» GIVEN DATA
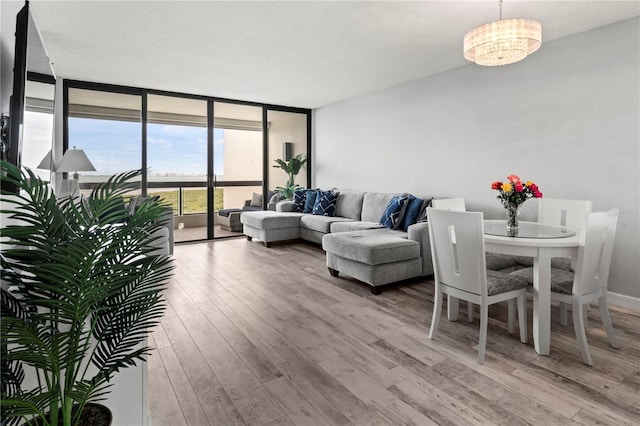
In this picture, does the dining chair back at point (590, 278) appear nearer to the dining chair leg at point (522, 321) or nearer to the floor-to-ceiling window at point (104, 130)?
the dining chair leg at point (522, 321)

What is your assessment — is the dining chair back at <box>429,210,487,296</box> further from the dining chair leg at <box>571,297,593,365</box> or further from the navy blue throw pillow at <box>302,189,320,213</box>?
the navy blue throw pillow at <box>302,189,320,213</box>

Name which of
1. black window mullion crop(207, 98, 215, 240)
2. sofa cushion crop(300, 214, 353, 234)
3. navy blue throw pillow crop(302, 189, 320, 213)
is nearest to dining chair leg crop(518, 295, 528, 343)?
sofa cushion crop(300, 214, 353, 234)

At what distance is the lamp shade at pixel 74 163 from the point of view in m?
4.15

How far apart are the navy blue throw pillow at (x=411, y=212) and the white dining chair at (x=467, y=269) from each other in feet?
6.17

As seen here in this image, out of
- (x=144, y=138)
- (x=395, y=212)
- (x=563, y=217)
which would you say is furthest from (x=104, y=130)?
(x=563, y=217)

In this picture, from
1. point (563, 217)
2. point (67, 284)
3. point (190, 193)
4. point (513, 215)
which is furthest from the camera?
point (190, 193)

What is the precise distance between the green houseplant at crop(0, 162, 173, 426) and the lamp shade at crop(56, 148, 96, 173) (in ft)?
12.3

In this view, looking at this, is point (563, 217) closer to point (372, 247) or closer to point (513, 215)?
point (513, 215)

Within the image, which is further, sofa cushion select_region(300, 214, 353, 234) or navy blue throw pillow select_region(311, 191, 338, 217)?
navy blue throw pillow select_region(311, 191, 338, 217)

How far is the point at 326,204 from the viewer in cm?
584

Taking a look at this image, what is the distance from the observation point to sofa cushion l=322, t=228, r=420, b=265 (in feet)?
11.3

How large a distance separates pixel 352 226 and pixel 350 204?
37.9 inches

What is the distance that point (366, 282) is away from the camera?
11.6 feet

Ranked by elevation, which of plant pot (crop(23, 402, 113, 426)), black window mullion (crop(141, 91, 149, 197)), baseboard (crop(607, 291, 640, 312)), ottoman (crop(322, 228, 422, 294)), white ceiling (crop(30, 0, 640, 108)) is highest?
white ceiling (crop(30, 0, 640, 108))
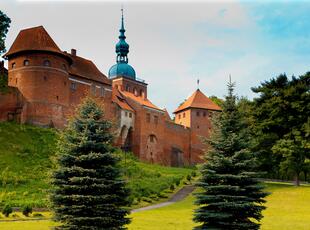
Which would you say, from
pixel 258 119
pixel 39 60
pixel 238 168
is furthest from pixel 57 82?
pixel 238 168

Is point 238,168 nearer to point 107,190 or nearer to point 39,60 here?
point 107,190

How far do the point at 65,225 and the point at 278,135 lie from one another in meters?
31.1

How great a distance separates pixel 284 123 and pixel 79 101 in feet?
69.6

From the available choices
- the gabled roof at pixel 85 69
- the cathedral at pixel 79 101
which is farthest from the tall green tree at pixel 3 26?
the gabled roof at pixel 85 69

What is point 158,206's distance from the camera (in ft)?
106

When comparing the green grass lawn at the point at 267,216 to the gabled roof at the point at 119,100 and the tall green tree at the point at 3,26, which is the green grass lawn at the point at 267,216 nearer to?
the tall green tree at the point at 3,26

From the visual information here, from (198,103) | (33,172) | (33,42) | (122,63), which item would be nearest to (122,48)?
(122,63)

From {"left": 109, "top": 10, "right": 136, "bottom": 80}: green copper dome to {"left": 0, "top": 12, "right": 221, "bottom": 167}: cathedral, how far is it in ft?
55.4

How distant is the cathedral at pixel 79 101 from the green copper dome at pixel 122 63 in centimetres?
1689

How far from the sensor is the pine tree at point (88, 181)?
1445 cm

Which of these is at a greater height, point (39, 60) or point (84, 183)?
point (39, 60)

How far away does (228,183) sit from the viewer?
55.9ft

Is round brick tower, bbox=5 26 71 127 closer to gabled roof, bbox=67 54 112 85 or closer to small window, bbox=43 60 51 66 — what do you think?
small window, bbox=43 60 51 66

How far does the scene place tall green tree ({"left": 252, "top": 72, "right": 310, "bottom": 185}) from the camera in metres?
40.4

» REQUEST
Restate the final lines of the listing above word for word, beginning at the line that contains "How distant is".

» FULL ANSWER
How distant is the cathedral at pixel 79 101 from the green copper dome at pixel 122 63 in centimetres?
1689

How far from the sensor is the pine tree at point (88, 181)?
1445 cm

Which of these is at a greater height, point (39, 60) or point (84, 183)?
point (39, 60)

How far away does (228,183) sit from the viewer?
55.9ft

Is round brick tower, bbox=5 26 71 127 closer to gabled roof, bbox=67 54 112 85 or closer to small window, bbox=43 60 51 66 — what do you think?
small window, bbox=43 60 51 66

How far does the scene place tall green tree ({"left": 252, "top": 72, "right": 310, "bottom": 185}) from the camera in metres?
40.4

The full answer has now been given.